Think of your favorite space, that place that can put you into a relaxed zen like state (sipping Mai Tais on a beach in the Caribbean doesn’t count!). Now think about a space that you feel uncomfortable or anxious in. What is the dominant color in each of these spaces? Is it possible that your emotional state could be a direct result of the color of your surroundings? Artists and Interior Designers certainly believe that color can dramatically affect moods, feelings and emotions. Certain colors are often used by designers to create feelings of coziness or spaciousness. Some even say that color can actually change how a person perceives temperature. Warm colors such a red, orange and yellow will make an inhabitant feel warmer in a space, while cool colors such as blue, green and light purple will cause people to estimate a lower ambient temperature. Maybe it is with good reason that you are in such a state of relaxation when staring out over the vast blue ocean off of white sandy beaches!
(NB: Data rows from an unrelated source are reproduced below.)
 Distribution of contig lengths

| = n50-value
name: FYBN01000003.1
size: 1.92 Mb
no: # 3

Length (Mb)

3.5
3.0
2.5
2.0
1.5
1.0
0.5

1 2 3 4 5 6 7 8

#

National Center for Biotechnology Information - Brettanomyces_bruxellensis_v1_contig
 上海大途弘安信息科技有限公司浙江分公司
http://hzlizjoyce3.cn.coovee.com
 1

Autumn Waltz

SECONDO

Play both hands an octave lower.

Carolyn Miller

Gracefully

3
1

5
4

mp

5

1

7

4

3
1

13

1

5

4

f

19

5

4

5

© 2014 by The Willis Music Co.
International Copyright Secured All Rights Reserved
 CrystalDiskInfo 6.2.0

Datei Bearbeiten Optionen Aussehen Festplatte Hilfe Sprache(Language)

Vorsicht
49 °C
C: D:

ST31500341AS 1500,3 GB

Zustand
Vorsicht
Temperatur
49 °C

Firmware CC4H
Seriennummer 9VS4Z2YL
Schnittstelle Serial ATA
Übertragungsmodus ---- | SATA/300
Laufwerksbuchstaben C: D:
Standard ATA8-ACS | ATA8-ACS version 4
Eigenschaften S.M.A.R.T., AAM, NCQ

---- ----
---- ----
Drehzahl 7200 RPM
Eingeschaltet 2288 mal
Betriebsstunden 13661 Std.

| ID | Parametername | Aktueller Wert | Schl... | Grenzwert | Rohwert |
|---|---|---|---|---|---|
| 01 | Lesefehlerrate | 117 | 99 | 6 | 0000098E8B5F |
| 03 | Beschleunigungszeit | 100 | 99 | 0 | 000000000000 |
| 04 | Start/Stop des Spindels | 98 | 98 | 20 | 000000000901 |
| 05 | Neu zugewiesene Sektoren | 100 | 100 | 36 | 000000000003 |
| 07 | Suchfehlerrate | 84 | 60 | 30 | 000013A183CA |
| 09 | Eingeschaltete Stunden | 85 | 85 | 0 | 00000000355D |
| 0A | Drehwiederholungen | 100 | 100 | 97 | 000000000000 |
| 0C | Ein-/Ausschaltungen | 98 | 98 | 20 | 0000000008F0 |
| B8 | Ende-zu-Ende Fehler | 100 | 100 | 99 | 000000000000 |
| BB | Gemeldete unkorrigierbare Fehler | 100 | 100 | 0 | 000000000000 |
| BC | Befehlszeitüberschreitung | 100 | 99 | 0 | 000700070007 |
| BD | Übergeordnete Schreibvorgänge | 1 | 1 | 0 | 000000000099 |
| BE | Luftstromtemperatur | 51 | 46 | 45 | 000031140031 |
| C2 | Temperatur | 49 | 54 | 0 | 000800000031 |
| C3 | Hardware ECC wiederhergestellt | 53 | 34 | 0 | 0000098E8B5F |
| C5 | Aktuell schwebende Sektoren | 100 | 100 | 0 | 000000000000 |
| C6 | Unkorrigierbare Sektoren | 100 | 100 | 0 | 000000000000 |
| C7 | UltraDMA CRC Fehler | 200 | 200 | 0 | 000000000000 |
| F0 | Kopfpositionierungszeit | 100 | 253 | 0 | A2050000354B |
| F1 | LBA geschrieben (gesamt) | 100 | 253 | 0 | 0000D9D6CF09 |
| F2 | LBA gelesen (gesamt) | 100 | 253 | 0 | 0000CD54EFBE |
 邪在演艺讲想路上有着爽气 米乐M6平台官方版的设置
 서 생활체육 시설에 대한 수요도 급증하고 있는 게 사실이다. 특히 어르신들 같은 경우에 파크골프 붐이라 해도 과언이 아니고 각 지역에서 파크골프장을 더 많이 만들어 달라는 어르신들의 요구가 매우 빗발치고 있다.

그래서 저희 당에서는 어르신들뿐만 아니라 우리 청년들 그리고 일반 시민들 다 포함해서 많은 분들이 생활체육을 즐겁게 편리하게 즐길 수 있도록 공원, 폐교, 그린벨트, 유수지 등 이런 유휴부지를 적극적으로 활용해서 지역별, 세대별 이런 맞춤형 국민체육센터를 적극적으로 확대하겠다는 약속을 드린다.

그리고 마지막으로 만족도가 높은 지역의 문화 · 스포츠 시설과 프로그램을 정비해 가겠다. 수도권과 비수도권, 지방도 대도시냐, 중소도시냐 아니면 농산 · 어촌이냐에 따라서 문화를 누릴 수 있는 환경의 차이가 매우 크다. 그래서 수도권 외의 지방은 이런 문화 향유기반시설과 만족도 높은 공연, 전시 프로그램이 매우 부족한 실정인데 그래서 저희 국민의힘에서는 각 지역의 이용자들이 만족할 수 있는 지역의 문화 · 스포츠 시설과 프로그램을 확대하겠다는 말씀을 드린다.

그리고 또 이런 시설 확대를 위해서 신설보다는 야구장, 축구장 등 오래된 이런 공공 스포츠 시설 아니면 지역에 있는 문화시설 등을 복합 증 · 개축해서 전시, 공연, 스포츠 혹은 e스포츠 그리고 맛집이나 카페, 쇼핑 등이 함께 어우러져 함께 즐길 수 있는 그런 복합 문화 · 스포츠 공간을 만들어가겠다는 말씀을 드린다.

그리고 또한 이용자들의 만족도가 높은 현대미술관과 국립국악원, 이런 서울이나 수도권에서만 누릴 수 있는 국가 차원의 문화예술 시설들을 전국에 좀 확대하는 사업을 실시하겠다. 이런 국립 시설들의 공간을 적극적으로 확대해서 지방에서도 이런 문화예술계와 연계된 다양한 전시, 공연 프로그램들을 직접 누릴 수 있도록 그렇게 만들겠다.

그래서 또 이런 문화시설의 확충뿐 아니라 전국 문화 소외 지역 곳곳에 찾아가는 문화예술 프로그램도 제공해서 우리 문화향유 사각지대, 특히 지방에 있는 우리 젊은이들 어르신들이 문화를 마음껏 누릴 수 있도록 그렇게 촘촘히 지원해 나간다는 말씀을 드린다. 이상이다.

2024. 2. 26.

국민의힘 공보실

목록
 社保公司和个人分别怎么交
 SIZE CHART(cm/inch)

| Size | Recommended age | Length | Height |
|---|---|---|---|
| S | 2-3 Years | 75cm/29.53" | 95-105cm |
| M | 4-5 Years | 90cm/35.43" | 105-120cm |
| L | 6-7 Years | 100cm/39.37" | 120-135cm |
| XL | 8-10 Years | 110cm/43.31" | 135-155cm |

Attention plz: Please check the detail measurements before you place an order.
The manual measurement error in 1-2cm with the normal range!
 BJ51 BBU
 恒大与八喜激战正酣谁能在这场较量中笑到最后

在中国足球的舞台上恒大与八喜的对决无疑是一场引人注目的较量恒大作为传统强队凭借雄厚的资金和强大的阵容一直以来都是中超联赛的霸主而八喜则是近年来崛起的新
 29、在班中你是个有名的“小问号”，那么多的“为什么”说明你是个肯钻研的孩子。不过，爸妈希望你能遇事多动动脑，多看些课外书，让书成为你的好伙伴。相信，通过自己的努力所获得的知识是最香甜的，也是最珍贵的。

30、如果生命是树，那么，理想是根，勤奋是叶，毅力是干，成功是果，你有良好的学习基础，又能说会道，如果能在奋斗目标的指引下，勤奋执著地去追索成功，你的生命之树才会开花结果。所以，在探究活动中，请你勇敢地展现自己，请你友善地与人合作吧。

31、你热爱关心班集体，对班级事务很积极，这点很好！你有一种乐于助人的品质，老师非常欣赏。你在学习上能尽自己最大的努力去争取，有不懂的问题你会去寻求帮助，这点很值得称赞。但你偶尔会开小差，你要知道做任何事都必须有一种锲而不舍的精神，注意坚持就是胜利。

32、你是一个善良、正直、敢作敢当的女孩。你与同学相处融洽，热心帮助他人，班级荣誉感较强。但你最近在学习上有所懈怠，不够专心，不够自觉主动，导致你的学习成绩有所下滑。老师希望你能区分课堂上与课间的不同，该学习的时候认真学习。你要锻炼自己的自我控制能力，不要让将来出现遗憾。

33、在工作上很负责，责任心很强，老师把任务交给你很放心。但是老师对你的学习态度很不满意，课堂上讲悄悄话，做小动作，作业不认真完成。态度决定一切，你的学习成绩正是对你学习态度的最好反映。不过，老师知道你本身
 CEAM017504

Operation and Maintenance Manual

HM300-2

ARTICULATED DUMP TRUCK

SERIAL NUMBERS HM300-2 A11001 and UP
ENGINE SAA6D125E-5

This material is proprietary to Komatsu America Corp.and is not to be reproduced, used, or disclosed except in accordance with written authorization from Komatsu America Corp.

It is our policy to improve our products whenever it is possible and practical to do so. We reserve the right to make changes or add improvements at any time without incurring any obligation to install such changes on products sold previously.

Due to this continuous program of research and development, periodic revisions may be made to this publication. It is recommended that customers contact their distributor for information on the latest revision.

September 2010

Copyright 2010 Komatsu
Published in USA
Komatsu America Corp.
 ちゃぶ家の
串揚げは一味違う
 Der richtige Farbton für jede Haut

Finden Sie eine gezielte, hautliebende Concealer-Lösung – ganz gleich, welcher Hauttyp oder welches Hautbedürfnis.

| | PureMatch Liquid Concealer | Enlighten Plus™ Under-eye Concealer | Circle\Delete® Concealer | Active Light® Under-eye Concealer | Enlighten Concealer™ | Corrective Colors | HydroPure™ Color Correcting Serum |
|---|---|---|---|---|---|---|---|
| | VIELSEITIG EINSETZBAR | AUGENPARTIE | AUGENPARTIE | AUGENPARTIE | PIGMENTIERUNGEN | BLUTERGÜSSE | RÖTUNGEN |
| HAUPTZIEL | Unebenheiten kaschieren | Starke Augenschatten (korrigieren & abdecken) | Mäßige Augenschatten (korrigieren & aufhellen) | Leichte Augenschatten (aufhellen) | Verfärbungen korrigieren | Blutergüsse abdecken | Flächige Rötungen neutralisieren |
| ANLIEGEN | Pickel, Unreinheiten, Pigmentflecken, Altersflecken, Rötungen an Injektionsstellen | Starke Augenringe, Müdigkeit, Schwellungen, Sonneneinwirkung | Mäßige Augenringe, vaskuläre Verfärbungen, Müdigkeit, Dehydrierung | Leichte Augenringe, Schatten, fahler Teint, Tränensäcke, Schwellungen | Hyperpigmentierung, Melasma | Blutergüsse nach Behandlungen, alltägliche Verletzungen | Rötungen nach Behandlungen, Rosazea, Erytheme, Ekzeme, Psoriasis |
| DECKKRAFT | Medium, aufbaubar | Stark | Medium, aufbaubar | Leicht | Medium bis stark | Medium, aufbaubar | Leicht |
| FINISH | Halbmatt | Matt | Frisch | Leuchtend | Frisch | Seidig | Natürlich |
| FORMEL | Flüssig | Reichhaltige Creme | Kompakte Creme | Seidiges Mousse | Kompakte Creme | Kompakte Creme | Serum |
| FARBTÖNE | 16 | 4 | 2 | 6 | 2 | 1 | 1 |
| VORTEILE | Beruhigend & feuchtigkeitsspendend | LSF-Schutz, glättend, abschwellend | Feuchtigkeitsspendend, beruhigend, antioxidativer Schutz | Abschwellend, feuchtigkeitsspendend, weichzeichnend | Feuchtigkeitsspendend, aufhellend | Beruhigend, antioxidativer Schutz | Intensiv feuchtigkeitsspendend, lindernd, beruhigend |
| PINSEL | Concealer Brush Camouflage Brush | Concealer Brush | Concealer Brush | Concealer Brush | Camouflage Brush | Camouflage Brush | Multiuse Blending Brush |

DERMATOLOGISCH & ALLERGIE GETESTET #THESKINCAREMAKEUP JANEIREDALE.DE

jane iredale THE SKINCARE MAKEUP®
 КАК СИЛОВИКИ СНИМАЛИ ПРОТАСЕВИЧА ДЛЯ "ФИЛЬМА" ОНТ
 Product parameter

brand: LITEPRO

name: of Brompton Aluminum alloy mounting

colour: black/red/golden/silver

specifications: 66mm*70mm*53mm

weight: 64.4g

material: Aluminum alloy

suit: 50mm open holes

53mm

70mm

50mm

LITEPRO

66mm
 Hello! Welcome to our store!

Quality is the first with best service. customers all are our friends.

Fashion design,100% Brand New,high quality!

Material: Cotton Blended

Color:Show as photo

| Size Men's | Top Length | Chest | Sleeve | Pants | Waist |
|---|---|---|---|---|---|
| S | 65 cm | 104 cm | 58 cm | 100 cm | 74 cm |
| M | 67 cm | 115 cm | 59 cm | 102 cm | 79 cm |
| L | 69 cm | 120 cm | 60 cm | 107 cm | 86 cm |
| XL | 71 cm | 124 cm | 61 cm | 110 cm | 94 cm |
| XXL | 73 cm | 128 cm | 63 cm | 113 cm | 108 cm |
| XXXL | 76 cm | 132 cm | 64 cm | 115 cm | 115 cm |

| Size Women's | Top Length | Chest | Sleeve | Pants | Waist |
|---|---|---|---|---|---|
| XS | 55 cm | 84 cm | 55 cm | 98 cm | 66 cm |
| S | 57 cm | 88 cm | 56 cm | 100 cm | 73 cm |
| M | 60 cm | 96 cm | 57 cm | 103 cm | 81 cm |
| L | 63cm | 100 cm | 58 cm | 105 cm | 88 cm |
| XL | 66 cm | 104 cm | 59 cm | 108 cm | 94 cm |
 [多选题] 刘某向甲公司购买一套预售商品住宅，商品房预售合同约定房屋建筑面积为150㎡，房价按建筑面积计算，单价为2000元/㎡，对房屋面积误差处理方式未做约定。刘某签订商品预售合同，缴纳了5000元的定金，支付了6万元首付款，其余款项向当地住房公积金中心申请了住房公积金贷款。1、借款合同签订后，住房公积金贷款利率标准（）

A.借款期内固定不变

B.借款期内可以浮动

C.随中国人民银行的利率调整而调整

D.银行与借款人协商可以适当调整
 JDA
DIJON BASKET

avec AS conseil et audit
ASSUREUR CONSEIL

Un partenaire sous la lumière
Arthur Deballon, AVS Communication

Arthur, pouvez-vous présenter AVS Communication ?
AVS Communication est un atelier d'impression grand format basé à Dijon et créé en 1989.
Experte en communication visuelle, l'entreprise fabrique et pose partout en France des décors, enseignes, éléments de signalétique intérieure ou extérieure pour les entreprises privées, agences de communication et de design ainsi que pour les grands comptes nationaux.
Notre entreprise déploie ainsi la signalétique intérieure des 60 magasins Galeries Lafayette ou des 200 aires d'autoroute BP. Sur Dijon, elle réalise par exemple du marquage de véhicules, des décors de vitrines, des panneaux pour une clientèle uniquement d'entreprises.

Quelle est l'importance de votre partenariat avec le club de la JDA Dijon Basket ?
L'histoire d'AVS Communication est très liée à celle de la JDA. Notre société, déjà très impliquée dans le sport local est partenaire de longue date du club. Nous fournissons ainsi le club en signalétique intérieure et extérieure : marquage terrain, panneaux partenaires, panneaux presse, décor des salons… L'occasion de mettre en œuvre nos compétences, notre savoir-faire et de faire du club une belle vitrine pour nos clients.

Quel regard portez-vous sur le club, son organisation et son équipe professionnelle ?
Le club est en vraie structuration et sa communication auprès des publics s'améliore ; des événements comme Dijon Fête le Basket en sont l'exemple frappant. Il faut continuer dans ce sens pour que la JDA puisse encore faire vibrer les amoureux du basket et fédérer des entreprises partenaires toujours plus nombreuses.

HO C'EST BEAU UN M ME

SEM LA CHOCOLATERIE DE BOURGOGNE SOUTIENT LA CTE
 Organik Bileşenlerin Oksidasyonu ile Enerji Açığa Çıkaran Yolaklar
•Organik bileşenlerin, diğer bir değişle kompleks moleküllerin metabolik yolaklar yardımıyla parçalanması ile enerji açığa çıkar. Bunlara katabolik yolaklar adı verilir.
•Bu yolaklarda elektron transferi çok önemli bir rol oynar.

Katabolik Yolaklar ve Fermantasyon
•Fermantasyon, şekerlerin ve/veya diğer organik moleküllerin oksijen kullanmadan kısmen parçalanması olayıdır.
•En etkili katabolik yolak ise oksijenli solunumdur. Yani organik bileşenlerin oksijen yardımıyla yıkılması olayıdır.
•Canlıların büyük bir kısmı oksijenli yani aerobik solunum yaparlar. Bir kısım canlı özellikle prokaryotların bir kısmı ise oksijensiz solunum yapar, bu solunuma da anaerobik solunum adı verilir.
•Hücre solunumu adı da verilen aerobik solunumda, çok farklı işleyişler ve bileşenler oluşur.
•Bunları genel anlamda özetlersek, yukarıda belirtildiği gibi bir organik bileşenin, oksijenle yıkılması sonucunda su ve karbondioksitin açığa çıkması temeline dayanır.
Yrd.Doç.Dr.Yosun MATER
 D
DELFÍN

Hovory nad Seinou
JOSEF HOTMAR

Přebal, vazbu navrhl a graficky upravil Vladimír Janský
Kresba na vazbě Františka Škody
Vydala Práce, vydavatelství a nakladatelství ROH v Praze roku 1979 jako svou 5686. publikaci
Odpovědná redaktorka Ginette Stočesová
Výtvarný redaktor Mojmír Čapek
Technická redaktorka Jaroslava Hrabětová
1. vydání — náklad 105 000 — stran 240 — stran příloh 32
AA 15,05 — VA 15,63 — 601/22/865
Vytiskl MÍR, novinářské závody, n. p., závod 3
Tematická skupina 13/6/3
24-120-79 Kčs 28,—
If this theory of color psychology is really true, the paint you select for your office walls could have a direct effect on the employees occupying that space, positive or negative.

According to Wikipedia, the general model of color psychology relies on six basic principles:

1.    Color can carry specific meaning.

2.    Color meaning is either based in learned meaning or biologically innate meaning.

3.    The perception of a color causes evaluation automatically by the person perceiving.

4.    The evaluation process forces color motivated behavior.

5.    Color usually exerts its influence automatically.

6.    Color meaning and effect has to do with context as well.

Although this hot topic is widely discussed and readily applied in the art and design field, much of the evidence in this emerging area is anecdotal at best. Researchers have made a few important discoveries and observations about the psychology of color, but have also noted that feelings about color are often deeply and personally rooted in individual experience and culture. As for Americans favorites, blue was the top choice at 35%, followed by green (16%), purple (10%) and red (9%).

Our favorite and least favorite colors are often based on associations with specific memories or experiences which override the expected psychological responses they often carry. Despite these exceptions, there are still some basic generalities about the emotional and behavioral responses to certain colors. Warm colors often evoke emotions ranging from feelings of warmth and comfort to feelings of anger and hostility. On the other hand, cool colors are often described as calming, but for some can call to mind feelings of sadness or indifference. Feelings about color don’t just apply to interiors; have you ever found yourself dressing to fit your mood? In the anticipation of spring do you pull those bright colors from the closet, hoping to inspire your mood and the weather to fast forward you into summer?

Red: Warmth, energy, excitement, strength, anger

Blue: Serene, cool, calm, reflection, unfriendly, sadness

Yellow: Optimism, joy, confidence, irrational, fearful, anxious

Green: Harmony, restoration, peace, blandness, stagnation

Violet: Vision, meditative, luxury, introversion, decadence

Orange: Security, fun, aggressive, frustration, immaturity

Pink: Femininity, nurturing, weakness, inhibition

Grey: Neutrality, dampness, depression

Black: Sophistication, security, powerful, oppressive, menace

White: Sterile, pure, clean, unfriendly

Brown: Warm, earthy, reliable, heavy

So what’s the bottom line? Experts have found that while color can have an influence on how we feel and act, these effects are subject to personal, cultural, and situational factors. More scientific research is needed to gain a better understanding of color psychology.

While perceptions of color are somewhat subjective, you can feel confident that many color effects have universal meaning. Keep this in mind when considering what color best suits your space and how you want its inhabitants to feel and perform. Although the color of your walls can’t perform miracles, it can certainly get you headed in the right direction.